The contract in the Burkle case relied upon by the defendant is factually similar to the contract at issue here. The parties agreed that the plaintiff would solicit orders for plumbing equipment, and the defendant would deliver the equipment and pay a 10 percent commission. Burkle v. Superflow Mgf. Co., supra,137 Conn. 490. The court held that it could not read any limitation into the language of the contract which removed it from the statute, and therefore the statute applied. The court in C.R.Klewin distinguished the case, however, pointing out that the contract in Burkle was not for personal services where the CT Page 8315 possibility of the death of one of the parties takes it out of the statute, but between business entities which are bound regardless of the death of its employees. The court rejected the idea that all the partners could die or that the partnership could dissolve. Burkle v. Superflow Mfg. Co., supra, 137 Conn. 493-94. The court in C.R. Klewin, Inc. held that the Burkle case did not change the rule of narrow construction, but refused to extend the rules by which the statute has been limited. C.R.Klewin. Inc. v. Flagship Properties, Inc.,, 220 Conn. 581-81. While not expressly overturning Burkle, the court limited its application.

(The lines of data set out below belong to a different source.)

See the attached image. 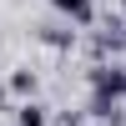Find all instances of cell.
Masks as SVG:
<instances>
[{
	"label": "cell",
	"instance_id": "6da1fadb",
	"mask_svg": "<svg viewBox=\"0 0 126 126\" xmlns=\"http://www.w3.org/2000/svg\"><path fill=\"white\" fill-rule=\"evenodd\" d=\"M91 96L126 101V66H91Z\"/></svg>",
	"mask_w": 126,
	"mask_h": 126
},
{
	"label": "cell",
	"instance_id": "7a4b0ae2",
	"mask_svg": "<svg viewBox=\"0 0 126 126\" xmlns=\"http://www.w3.org/2000/svg\"><path fill=\"white\" fill-rule=\"evenodd\" d=\"M35 86H40V76H35L30 66H20L15 76L5 81V91H10V96H25V101H35Z\"/></svg>",
	"mask_w": 126,
	"mask_h": 126
},
{
	"label": "cell",
	"instance_id": "3957f363",
	"mask_svg": "<svg viewBox=\"0 0 126 126\" xmlns=\"http://www.w3.org/2000/svg\"><path fill=\"white\" fill-rule=\"evenodd\" d=\"M50 5H56L61 15H71L76 25H91V20H96V5H91V0H50Z\"/></svg>",
	"mask_w": 126,
	"mask_h": 126
},
{
	"label": "cell",
	"instance_id": "277c9868",
	"mask_svg": "<svg viewBox=\"0 0 126 126\" xmlns=\"http://www.w3.org/2000/svg\"><path fill=\"white\" fill-rule=\"evenodd\" d=\"M15 126H50V111L40 101H25V106H15Z\"/></svg>",
	"mask_w": 126,
	"mask_h": 126
},
{
	"label": "cell",
	"instance_id": "5b68a950",
	"mask_svg": "<svg viewBox=\"0 0 126 126\" xmlns=\"http://www.w3.org/2000/svg\"><path fill=\"white\" fill-rule=\"evenodd\" d=\"M40 40H46L50 50H71L76 46V30H40Z\"/></svg>",
	"mask_w": 126,
	"mask_h": 126
},
{
	"label": "cell",
	"instance_id": "8992f818",
	"mask_svg": "<svg viewBox=\"0 0 126 126\" xmlns=\"http://www.w3.org/2000/svg\"><path fill=\"white\" fill-rule=\"evenodd\" d=\"M50 126H86V116H76V111H66V116H50Z\"/></svg>",
	"mask_w": 126,
	"mask_h": 126
},
{
	"label": "cell",
	"instance_id": "52a82bcc",
	"mask_svg": "<svg viewBox=\"0 0 126 126\" xmlns=\"http://www.w3.org/2000/svg\"><path fill=\"white\" fill-rule=\"evenodd\" d=\"M5 101H10V91H5V81H0V106H5Z\"/></svg>",
	"mask_w": 126,
	"mask_h": 126
},
{
	"label": "cell",
	"instance_id": "ba28073f",
	"mask_svg": "<svg viewBox=\"0 0 126 126\" xmlns=\"http://www.w3.org/2000/svg\"><path fill=\"white\" fill-rule=\"evenodd\" d=\"M121 50H126V30H121Z\"/></svg>",
	"mask_w": 126,
	"mask_h": 126
},
{
	"label": "cell",
	"instance_id": "9c48e42d",
	"mask_svg": "<svg viewBox=\"0 0 126 126\" xmlns=\"http://www.w3.org/2000/svg\"><path fill=\"white\" fill-rule=\"evenodd\" d=\"M121 30H126V10H121Z\"/></svg>",
	"mask_w": 126,
	"mask_h": 126
}]
</instances>
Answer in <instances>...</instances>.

The complaint alleges that the plaintiff is an independent sales representative, therefore Burkle does not apply to this contract. Furthermore, the strong language of the C.R. Klewin case mandates a narrow construction of the rule and leads to the inescapable conclusion that the contract at issue must by its terms state that performance can only occur beyond one year. The plaintiff has not alleged any time frame for performance, and therefore the contract as alleged does not fall within the statute of frauds, and the motion to strike the first count is denied.

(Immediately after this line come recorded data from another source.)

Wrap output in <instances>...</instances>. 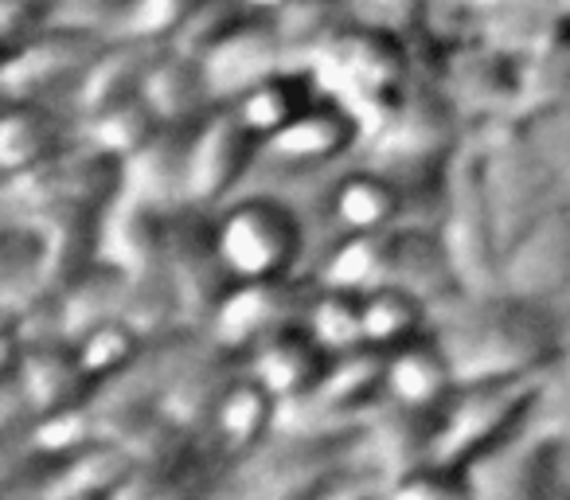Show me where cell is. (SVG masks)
<instances>
[{
    "label": "cell",
    "mask_w": 570,
    "mask_h": 500,
    "mask_svg": "<svg viewBox=\"0 0 570 500\" xmlns=\"http://www.w3.org/2000/svg\"><path fill=\"white\" fill-rule=\"evenodd\" d=\"M476 160H481V180L484 196H489L492 219H497L500 243H512L523 227L539 219L547 207H554L567 188H562L559 173L539 157L531 137L515 118L492 121L473 134Z\"/></svg>",
    "instance_id": "5b68a950"
},
{
    "label": "cell",
    "mask_w": 570,
    "mask_h": 500,
    "mask_svg": "<svg viewBox=\"0 0 570 500\" xmlns=\"http://www.w3.org/2000/svg\"><path fill=\"white\" fill-rule=\"evenodd\" d=\"M430 333L450 356L458 383L547 372L567 349L554 305L508 290H453L430 305Z\"/></svg>",
    "instance_id": "6da1fadb"
},
{
    "label": "cell",
    "mask_w": 570,
    "mask_h": 500,
    "mask_svg": "<svg viewBox=\"0 0 570 500\" xmlns=\"http://www.w3.org/2000/svg\"><path fill=\"white\" fill-rule=\"evenodd\" d=\"M168 274H173L176 297H180V321L204 329L230 286V274L215 246V212L191 204L173 207L168 215Z\"/></svg>",
    "instance_id": "8fae6325"
},
{
    "label": "cell",
    "mask_w": 570,
    "mask_h": 500,
    "mask_svg": "<svg viewBox=\"0 0 570 500\" xmlns=\"http://www.w3.org/2000/svg\"><path fill=\"white\" fill-rule=\"evenodd\" d=\"M82 126V141L95 145V149L110 153V157L126 160L129 153H137L153 134H157L165 121L157 118V110L149 106V98L137 90V95L121 98V102L106 106V110L79 118Z\"/></svg>",
    "instance_id": "4dcf8cb0"
},
{
    "label": "cell",
    "mask_w": 570,
    "mask_h": 500,
    "mask_svg": "<svg viewBox=\"0 0 570 500\" xmlns=\"http://www.w3.org/2000/svg\"><path fill=\"white\" fill-rule=\"evenodd\" d=\"M262 160V137L243 121L230 102H219L191 121L188 134V184L184 204L191 207H223L243 192L254 165Z\"/></svg>",
    "instance_id": "ba28073f"
},
{
    "label": "cell",
    "mask_w": 570,
    "mask_h": 500,
    "mask_svg": "<svg viewBox=\"0 0 570 500\" xmlns=\"http://www.w3.org/2000/svg\"><path fill=\"white\" fill-rule=\"evenodd\" d=\"M302 325L317 336V344L336 356V352H348L364 344V313H360V294L333 286H317L309 297V310H305Z\"/></svg>",
    "instance_id": "836d02e7"
},
{
    "label": "cell",
    "mask_w": 570,
    "mask_h": 500,
    "mask_svg": "<svg viewBox=\"0 0 570 500\" xmlns=\"http://www.w3.org/2000/svg\"><path fill=\"white\" fill-rule=\"evenodd\" d=\"M445 251H450L453 274L461 290H497L500 286V243L497 219H492L489 196H484L481 160H476V141L465 137L461 149L445 165V199L442 219H438Z\"/></svg>",
    "instance_id": "52a82bcc"
},
{
    "label": "cell",
    "mask_w": 570,
    "mask_h": 500,
    "mask_svg": "<svg viewBox=\"0 0 570 500\" xmlns=\"http://www.w3.org/2000/svg\"><path fill=\"white\" fill-rule=\"evenodd\" d=\"M82 4H90V12H95V24L106 32V24H110V20L118 17L126 0H82Z\"/></svg>",
    "instance_id": "ab89813d"
},
{
    "label": "cell",
    "mask_w": 570,
    "mask_h": 500,
    "mask_svg": "<svg viewBox=\"0 0 570 500\" xmlns=\"http://www.w3.org/2000/svg\"><path fill=\"white\" fill-rule=\"evenodd\" d=\"M570 98V12H562L543 40L520 59V106L515 118Z\"/></svg>",
    "instance_id": "83f0119b"
},
{
    "label": "cell",
    "mask_w": 570,
    "mask_h": 500,
    "mask_svg": "<svg viewBox=\"0 0 570 500\" xmlns=\"http://www.w3.org/2000/svg\"><path fill=\"white\" fill-rule=\"evenodd\" d=\"M328 352L317 344V336L297 321V325H285L277 333H269L266 341H258L243 356V367L262 383L266 391H274L277 403H297L321 383L328 367Z\"/></svg>",
    "instance_id": "ac0fdd59"
},
{
    "label": "cell",
    "mask_w": 570,
    "mask_h": 500,
    "mask_svg": "<svg viewBox=\"0 0 570 500\" xmlns=\"http://www.w3.org/2000/svg\"><path fill=\"white\" fill-rule=\"evenodd\" d=\"M515 121H520L523 134L531 137L539 157L559 173L562 188H567V196H570V98L539 106V110H531V114H520Z\"/></svg>",
    "instance_id": "d590c367"
},
{
    "label": "cell",
    "mask_w": 570,
    "mask_h": 500,
    "mask_svg": "<svg viewBox=\"0 0 570 500\" xmlns=\"http://www.w3.org/2000/svg\"><path fill=\"white\" fill-rule=\"evenodd\" d=\"M328 215H333L341 235H348V231H395L399 215H403V180L380 165L348 168L344 176H336Z\"/></svg>",
    "instance_id": "7402d4cb"
},
{
    "label": "cell",
    "mask_w": 570,
    "mask_h": 500,
    "mask_svg": "<svg viewBox=\"0 0 570 500\" xmlns=\"http://www.w3.org/2000/svg\"><path fill=\"white\" fill-rule=\"evenodd\" d=\"M356 20L395 28V32H419L434 20V0H348Z\"/></svg>",
    "instance_id": "8d00e7d4"
},
{
    "label": "cell",
    "mask_w": 570,
    "mask_h": 500,
    "mask_svg": "<svg viewBox=\"0 0 570 500\" xmlns=\"http://www.w3.org/2000/svg\"><path fill=\"white\" fill-rule=\"evenodd\" d=\"M67 149L63 118L43 98H4V126H0V165L4 176L43 165Z\"/></svg>",
    "instance_id": "484cf974"
},
{
    "label": "cell",
    "mask_w": 570,
    "mask_h": 500,
    "mask_svg": "<svg viewBox=\"0 0 570 500\" xmlns=\"http://www.w3.org/2000/svg\"><path fill=\"white\" fill-rule=\"evenodd\" d=\"M285 4H289V0H243V9L250 12V17H266V20H274Z\"/></svg>",
    "instance_id": "60d3db41"
},
{
    "label": "cell",
    "mask_w": 570,
    "mask_h": 500,
    "mask_svg": "<svg viewBox=\"0 0 570 500\" xmlns=\"http://www.w3.org/2000/svg\"><path fill=\"white\" fill-rule=\"evenodd\" d=\"M317 282H302L297 274L289 278H266V282H230L227 294L207 317L204 333L219 349L246 356L258 341L285 325H297L309 310V297Z\"/></svg>",
    "instance_id": "9c48e42d"
},
{
    "label": "cell",
    "mask_w": 570,
    "mask_h": 500,
    "mask_svg": "<svg viewBox=\"0 0 570 500\" xmlns=\"http://www.w3.org/2000/svg\"><path fill=\"white\" fill-rule=\"evenodd\" d=\"M442 4H450L453 17L461 20V17H473V12H489V9H500V4H512V0H442Z\"/></svg>",
    "instance_id": "f35d334b"
},
{
    "label": "cell",
    "mask_w": 570,
    "mask_h": 500,
    "mask_svg": "<svg viewBox=\"0 0 570 500\" xmlns=\"http://www.w3.org/2000/svg\"><path fill=\"white\" fill-rule=\"evenodd\" d=\"M40 458V453H36ZM43 481L36 484L40 497H121L137 458L114 438H95L67 458H43Z\"/></svg>",
    "instance_id": "44dd1931"
},
{
    "label": "cell",
    "mask_w": 570,
    "mask_h": 500,
    "mask_svg": "<svg viewBox=\"0 0 570 500\" xmlns=\"http://www.w3.org/2000/svg\"><path fill=\"white\" fill-rule=\"evenodd\" d=\"M191 126H160L137 153L121 160V196L153 207H184Z\"/></svg>",
    "instance_id": "d6986e66"
},
{
    "label": "cell",
    "mask_w": 570,
    "mask_h": 500,
    "mask_svg": "<svg viewBox=\"0 0 570 500\" xmlns=\"http://www.w3.org/2000/svg\"><path fill=\"white\" fill-rule=\"evenodd\" d=\"M500 290L554 305L570 294V196L547 207L500 255Z\"/></svg>",
    "instance_id": "4fadbf2b"
},
{
    "label": "cell",
    "mask_w": 570,
    "mask_h": 500,
    "mask_svg": "<svg viewBox=\"0 0 570 500\" xmlns=\"http://www.w3.org/2000/svg\"><path fill=\"white\" fill-rule=\"evenodd\" d=\"M215 246L230 282L289 278L305 255V219L274 192H238L215 207Z\"/></svg>",
    "instance_id": "277c9868"
},
{
    "label": "cell",
    "mask_w": 570,
    "mask_h": 500,
    "mask_svg": "<svg viewBox=\"0 0 570 500\" xmlns=\"http://www.w3.org/2000/svg\"><path fill=\"white\" fill-rule=\"evenodd\" d=\"M352 17L348 0H289L274 17V28L282 32V43L294 63H305L317 48H325Z\"/></svg>",
    "instance_id": "1f68e13d"
},
{
    "label": "cell",
    "mask_w": 570,
    "mask_h": 500,
    "mask_svg": "<svg viewBox=\"0 0 570 500\" xmlns=\"http://www.w3.org/2000/svg\"><path fill=\"white\" fill-rule=\"evenodd\" d=\"M282 422V403L274 391H266L246 367L230 375L223 388L219 403H215L212 419H207V445L219 453L223 461H243L266 442Z\"/></svg>",
    "instance_id": "e0dca14e"
},
{
    "label": "cell",
    "mask_w": 570,
    "mask_h": 500,
    "mask_svg": "<svg viewBox=\"0 0 570 500\" xmlns=\"http://www.w3.org/2000/svg\"><path fill=\"white\" fill-rule=\"evenodd\" d=\"M387 238L391 231H348L325 251L317 266V286L367 294L387 282Z\"/></svg>",
    "instance_id": "f1b7e54d"
},
{
    "label": "cell",
    "mask_w": 570,
    "mask_h": 500,
    "mask_svg": "<svg viewBox=\"0 0 570 500\" xmlns=\"http://www.w3.org/2000/svg\"><path fill=\"white\" fill-rule=\"evenodd\" d=\"M387 282L406 286L419 294L426 305H438L461 290L458 274H453L450 251H445L442 235L430 227H395L387 238Z\"/></svg>",
    "instance_id": "cb8c5ba5"
},
{
    "label": "cell",
    "mask_w": 570,
    "mask_h": 500,
    "mask_svg": "<svg viewBox=\"0 0 570 500\" xmlns=\"http://www.w3.org/2000/svg\"><path fill=\"white\" fill-rule=\"evenodd\" d=\"M141 95L149 98V106L157 110V118L165 126H191V121H199L215 106L199 56L173 48V43H160L157 48L149 71H145Z\"/></svg>",
    "instance_id": "603a6c76"
},
{
    "label": "cell",
    "mask_w": 570,
    "mask_h": 500,
    "mask_svg": "<svg viewBox=\"0 0 570 500\" xmlns=\"http://www.w3.org/2000/svg\"><path fill=\"white\" fill-rule=\"evenodd\" d=\"M321 95H325V90H321L313 67L289 63V67H282V71L266 75L262 82H254V87L246 90L243 98H235L230 106H235V110L243 114L246 126L266 141V137H274L277 129L289 126L302 110H309Z\"/></svg>",
    "instance_id": "4316f807"
},
{
    "label": "cell",
    "mask_w": 570,
    "mask_h": 500,
    "mask_svg": "<svg viewBox=\"0 0 570 500\" xmlns=\"http://www.w3.org/2000/svg\"><path fill=\"white\" fill-rule=\"evenodd\" d=\"M383 380H387V399L411 406H442L458 391V372L430 329L399 349H387Z\"/></svg>",
    "instance_id": "d4e9b609"
},
{
    "label": "cell",
    "mask_w": 570,
    "mask_h": 500,
    "mask_svg": "<svg viewBox=\"0 0 570 500\" xmlns=\"http://www.w3.org/2000/svg\"><path fill=\"white\" fill-rule=\"evenodd\" d=\"M539 419L570 442V341L547 372L543 395H539Z\"/></svg>",
    "instance_id": "74e56055"
},
{
    "label": "cell",
    "mask_w": 570,
    "mask_h": 500,
    "mask_svg": "<svg viewBox=\"0 0 570 500\" xmlns=\"http://www.w3.org/2000/svg\"><path fill=\"white\" fill-rule=\"evenodd\" d=\"M305 67H313L325 95L341 98L356 114L367 137L414 75V40L395 28L348 20L325 48L305 59Z\"/></svg>",
    "instance_id": "7a4b0ae2"
},
{
    "label": "cell",
    "mask_w": 570,
    "mask_h": 500,
    "mask_svg": "<svg viewBox=\"0 0 570 500\" xmlns=\"http://www.w3.org/2000/svg\"><path fill=\"white\" fill-rule=\"evenodd\" d=\"M364 149V126L360 118L333 95H321L309 110H302L285 129L262 141V165L277 173L309 176L336 165L348 153Z\"/></svg>",
    "instance_id": "5bb4252c"
},
{
    "label": "cell",
    "mask_w": 570,
    "mask_h": 500,
    "mask_svg": "<svg viewBox=\"0 0 570 500\" xmlns=\"http://www.w3.org/2000/svg\"><path fill=\"white\" fill-rule=\"evenodd\" d=\"M145 341H149V333H141L134 321L118 313V317H106V321H98V325H90L87 333L75 336L71 344H75V352H79L87 375L102 388L106 380H114V375L141 352Z\"/></svg>",
    "instance_id": "d6a6232c"
},
{
    "label": "cell",
    "mask_w": 570,
    "mask_h": 500,
    "mask_svg": "<svg viewBox=\"0 0 570 500\" xmlns=\"http://www.w3.org/2000/svg\"><path fill=\"white\" fill-rule=\"evenodd\" d=\"M160 43L149 40H126V36H106L98 56L87 63V71L79 75V82L71 87V110L75 121L90 118V114L106 110V106L121 102V98L137 95L149 71L153 56Z\"/></svg>",
    "instance_id": "ffe728a7"
},
{
    "label": "cell",
    "mask_w": 570,
    "mask_h": 500,
    "mask_svg": "<svg viewBox=\"0 0 570 500\" xmlns=\"http://www.w3.org/2000/svg\"><path fill=\"white\" fill-rule=\"evenodd\" d=\"M289 51L282 43V32L274 28V20L266 17H250L227 28L215 43H207L199 51V67H204L207 90H212V102H235L243 98L254 82H262L266 75L289 67Z\"/></svg>",
    "instance_id": "9a60e30c"
},
{
    "label": "cell",
    "mask_w": 570,
    "mask_h": 500,
    "mask_svg": "<svg viewBox=\"0 0 570 500\" xmlns=\"http://www.w3.org/2000/svg\"><path fill=\"white\" fill-rule=\"evenodd\" d=\"M106 32L95 24H71L56 17L32 36L9 43V59H4V98H43L56 90L59 82H79L87 63L98 56Z\"/></svg>",
    "instance_id": "30bf717a"
},
{
    "label": "cell",
    "mask_w": 570,
    "mask_h": 500,
    "mask_svg": "<svg viewBox=\"0 0 570 500\" xmlns=\"http://www.w3.org/2000/svg\"><path fill=\"white\" fill-rule=\"evenodd\" d=\"M196 9L199 0H126L118 17L106 24V36L168 43Z\"/></svg>",
    "instance_id": "e575fe53"
},
{
    "label": "cell",
    "mask_w": 570,
    "mask_h": 500,
    "mask_svg": "<svg viewBox=\"0 0 570 500\" xmlns=\"http://www.w3.org/2000/svg\"><path fill=\"white\" fill-rule=\"evenodd\" d=\"M438 419H442V406H411V403H395V399H383L360 422V461L372 473L383 477V489L399 473L434 458Z\"/></svg>",
    "instance_id": "2e32d148"
},
{
    "label": "cell",
    "mask_w": 570,
    "mask_h": 500,
    "mask_svg": "<svg viewBox=\"0 0 570 500\" xmlns=\"http://www.w3.org/2000/svg\"><path fill=\"white\" fill-rule=\"evenodd\" d=\"M559 9H562V12H570V0H559Z\"/></svg>",
    "instance_id": "b9f144b4"
},
{
    "label": "cell",
    "mask_w": 570,
    "mask_h": 500,
    "mask_svg": "<svg viewBox=\"0 0 570 500\" xmlns=\"http://www.w3.org/2000/svg\"><path fill=\"white\" fill-rule=\"evenodd\" d=\"M465 141V121L445 98L442 82L430 67L414 59V75L395 95L375 129L364 137L372 149V165L387 168L391 176L438 173Z\"/></svg>",
    "instance_id": "3957f363"
},
{
    "label": "cell",
    "mask_w": 570,
    "mask_h": 500,
    "mask_svg": "<svg viewBox=\"0 0 570 500\" xmlns=\"http://www.w3.org/2000/svg\"><path fill=\"white\" fill-rule=\"evenodd\" d=\"M360 313H364V344L383 352L399 349L430 329V305L395 282H383V286L360 294Z\"/></svg>",
    "instance_id": "f546056e"
},
{
    "label": "cell",
    "mask_w": 570,
    "mask_h": 500,
    "mask_svg": "<svg viewBox=\"0 0 570 500\" xmlns=\"http://www.w3.org/2000/svg\"><path fill=\"white\" fill-rule=\"evenodd\" d=\"M567 438L539 419V406L515 434L497 442L489 453L469 461L465 473L473 497H543L554 492V469Z\"/></svg>",
    "instance_id": "7c38bea8"
},
{
    "label": "cell",
    "mask_w": 570,
    "mask_h": 500,
    "mask_svg": "<svg viewBox=\"0 0 570 500\" xmlns=\"http://www.w3.org/2000/svg\"><path fill=\"white\" fill-rule=\"evenodd\" d=\"M547 372L458 383V391L442 403L434 458L465 469L469 461H476L508 434H515L535 414Z\"/></svg>",
    "instance_id": "8992f818"
}]
</instances>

The defendant next argues that the second count alleging unjust enrichment is barred by the allegations of an express oral contract, and the plaintiff has not alleged the elements of unjust enrichment. The plaintiff responds by referring the court to a Connecticut Digest section. "Parties who have entered into controlling express contracts are bound by such contracts to the exclusion of inconsistent implied contract obligations. Proof of a contract enforceable at law precludes the equitable remedy of unjust enrichment, at least in the absence of a breach of the contract by the defendant." (Internal citations omitted.)Polverari v. Peatt, 29 Conn. App. 191, 199, 614 A.2d 484 (1992). The second count incorporates the first count and concludes that retention by the defendant of the commissions constitutes unjust enrichment.
Connecticut permits parties to plead alternative and even inconsistent theories in the same action. Practice Book §§ 94 and 137; Marrin v. Spearow, 35 Conn. App. 398, 401, 646 A.2d 254 (1994).
The agreement described in the first count may not be enforceable, and the plaintiff can therefore plead unjust CT Page 8316 enrichment in the alternative.